Either from childhood or from some point in his adult life he embraced anti-Semitism. In his papers from the 1950s he refers abusively to Franco as the "Jewish dwarf"; at the same time, when engaged in fruitless discussions on changing his travelling work pattern in Venezuela, he blamed his managers from Indulac for "Jewish mentality". However, he remained reasonably tractable and for decades he was engaged in at least correct epistolary exchange with correspondents as distant as Indalecio Prieto, Salvador de Madariaga, Cipriano Mera and the Alfonsist pretender Juan de Borbón.

==In public discourse==
In popular discourse of Francoist Spain, Casado was rather absent; if mentioned, he was noted as the one who mounted a pre-emptive anti-Communist strike. This was the thesis repeated also in academic historiography. In his monumental work on the Spanish Civil War, written in the 1960s, Hugh Thomas presented Casado as a man much less far-sighted than Negrín and perhaps guilty of some political naïveté; however, from the narrative he still emerged as a well-intentioned person, even if somewhat guided by personal grievances against the PCE. Casado's Así cayó Madrid was rather well received by critics; reviewers presented the book as defense against absurd Communist charges of surrendering the Republic "when the people wanted to continue the struggle". Following his death Spanish newspapers adhered to a very matter-of-fact tone, at times again presenting him as a man who prevented a Communist coup. In the early 1970s historian Ricardo de la Cierva referred to him as a "distinguished military theorist and technician".

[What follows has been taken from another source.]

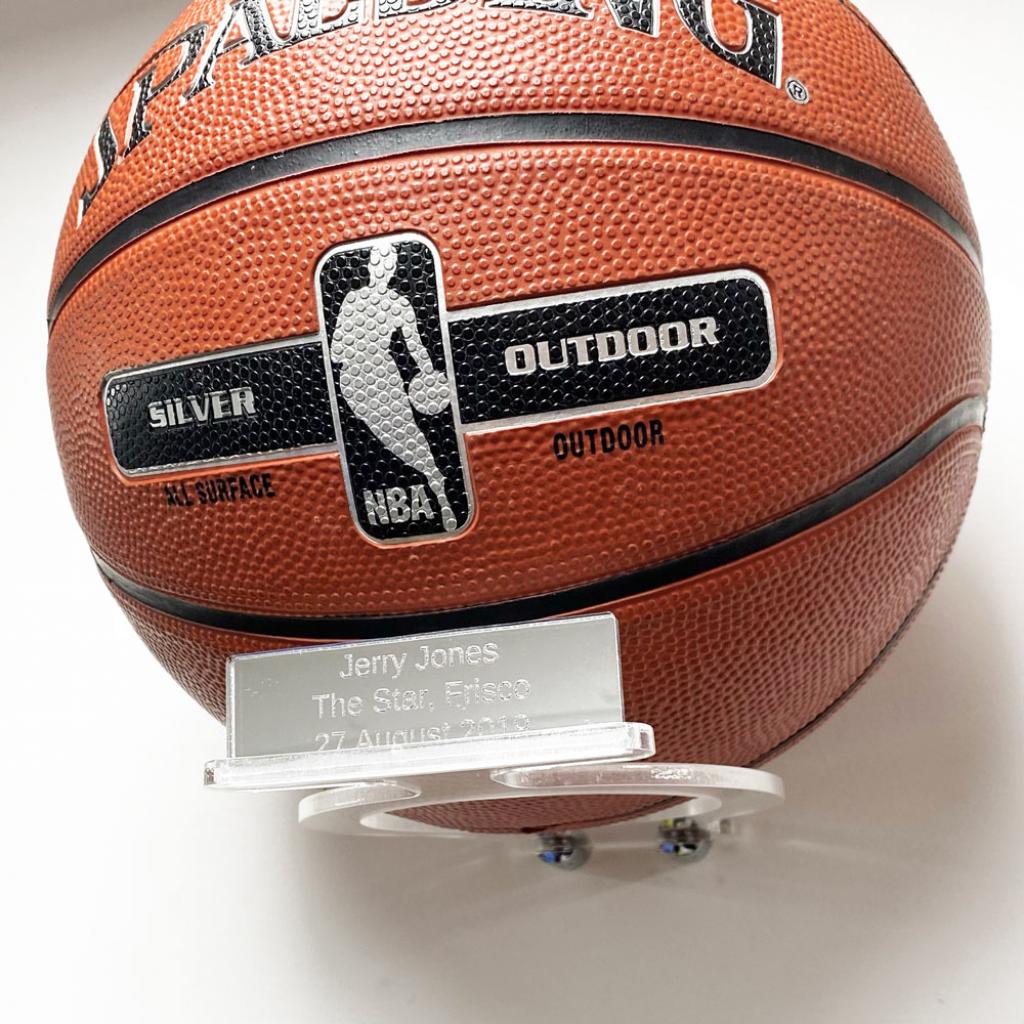 Basketball Holder Wall Bracket - With Inscription – additional product view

Since the 1980s most scholars have concluded that there was no Communist coup d'état planned, which dismantled part of the rationale behind the 1939 coup. Instead of describing Casado's coup as directed against "Communist-dominated government", some authors began to write of a coup "against the legal government". Authors increasingly focused on Casado's personal motivations, with an emphasis on his excessive ambition. The advent of social and digital media produced an array of opinions, from those lambasting Casado as traitor to these counting him among the heroes and great patriots, as well as other voices in between. Some historians view the coup not as an act to stop further killing, but as an avoidable error which facilitated the triumph of a Francoist dictatorship.

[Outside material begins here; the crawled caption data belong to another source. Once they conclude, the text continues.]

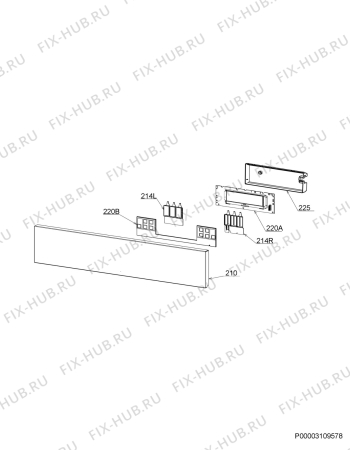 Взрыв-схема плиты (духовки) Electrolux EOC5841FOV - Схема узла Command panel 037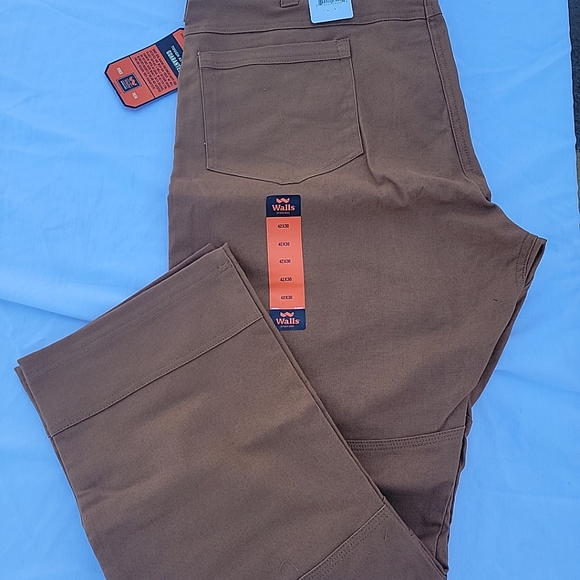 Walls Ditchdigger Work Pants. RUST. Doubleknee, heavy Duty flex fabric, cell pkt - Picture 4 of 9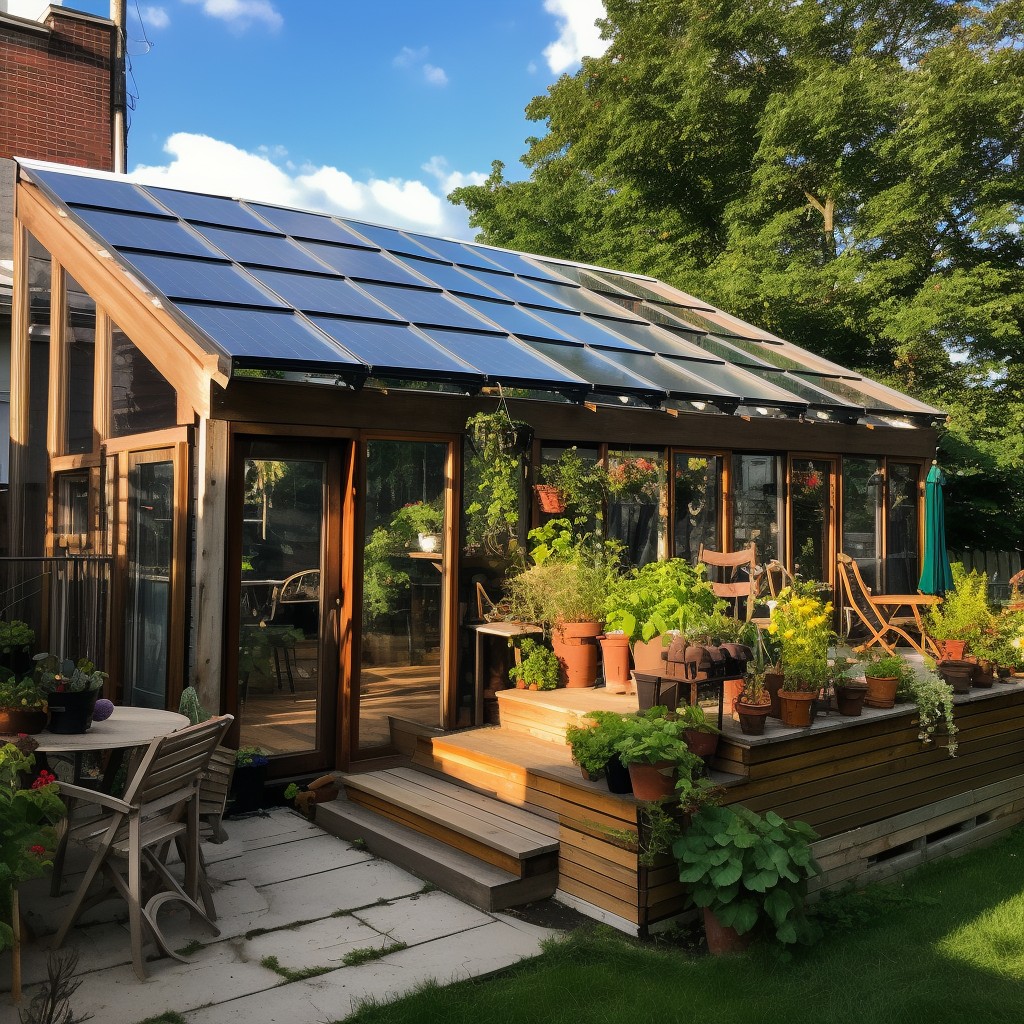 Solar Lean to Roof Ideas: Enhancing Your Outdoor Space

Paul Preston was heavily critical of Casado; his 2016 work presented Casado as a man obsessed with his own ambition who precipitated a massive humanitarian disaster. In 2018 author Pedro López Ortega published a book that advanced the opposite view: Casado "represented realism and humanitarian sensitivity against folly and fanaticism of the others".

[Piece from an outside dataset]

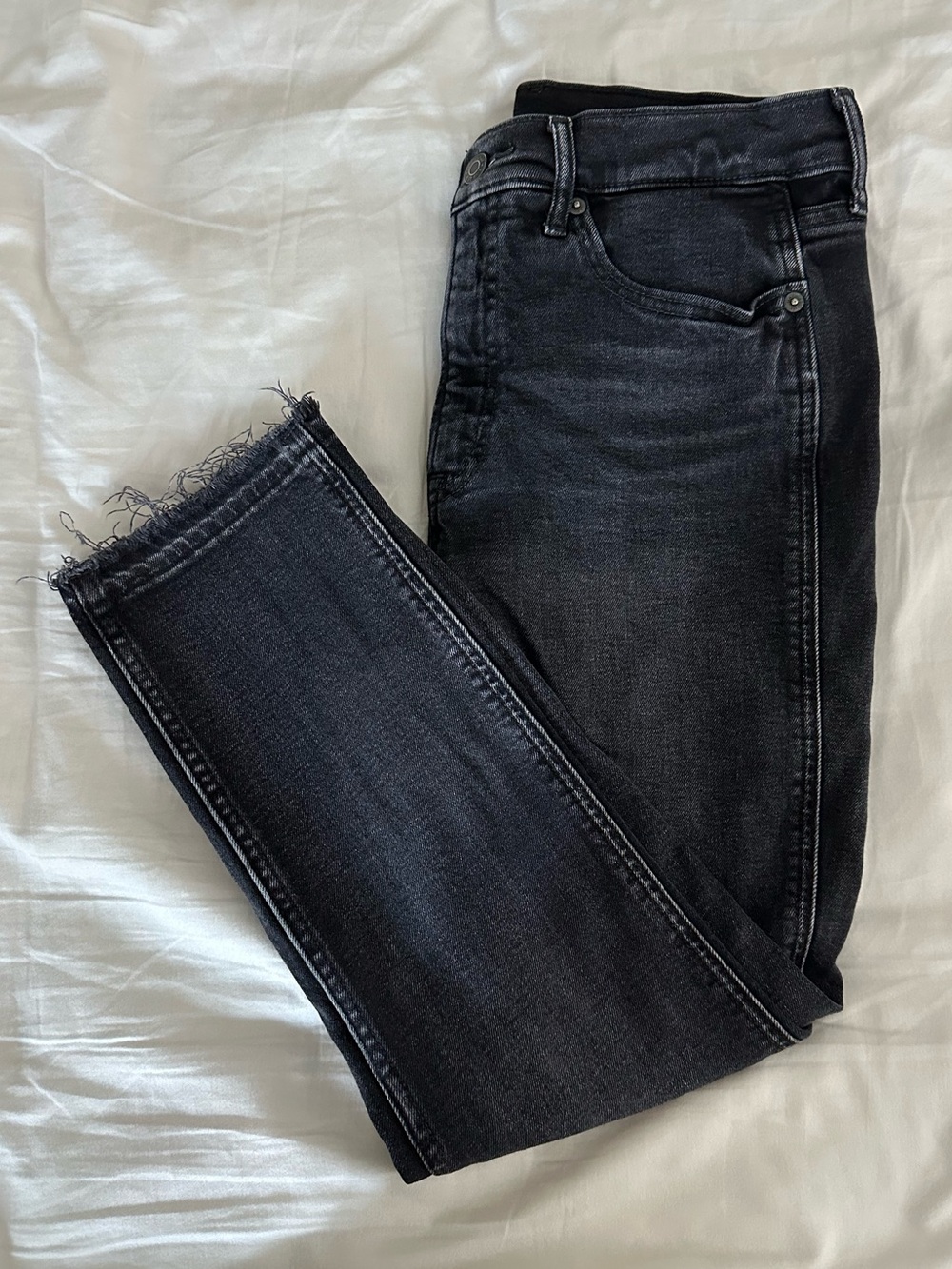 GAP Vintage Slim High Rise Jeans in Black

Until recently, a minor street in Casado's native town of Nava de la Asunción was named after him. In 1976 José María Rodríguez Méndez wrote Ultima batalla en El Pardo, a theatrical drama centred on the 1939 coup; its protagonists were Franco and Casado. The work deals with the question of an individual facing great events and does not appear to take sides; it was not published until the 1990s and was first staged in the 21st century. Casado features as a protagonist in a few Spanish novels set in the Madrid of early 1939. In Spanish public discourse it is at times claimed that the iconic actor Fernando Rey (born Fernando Casado) was the son of Segismundo Casado; in fact, he the son of another Republican military official.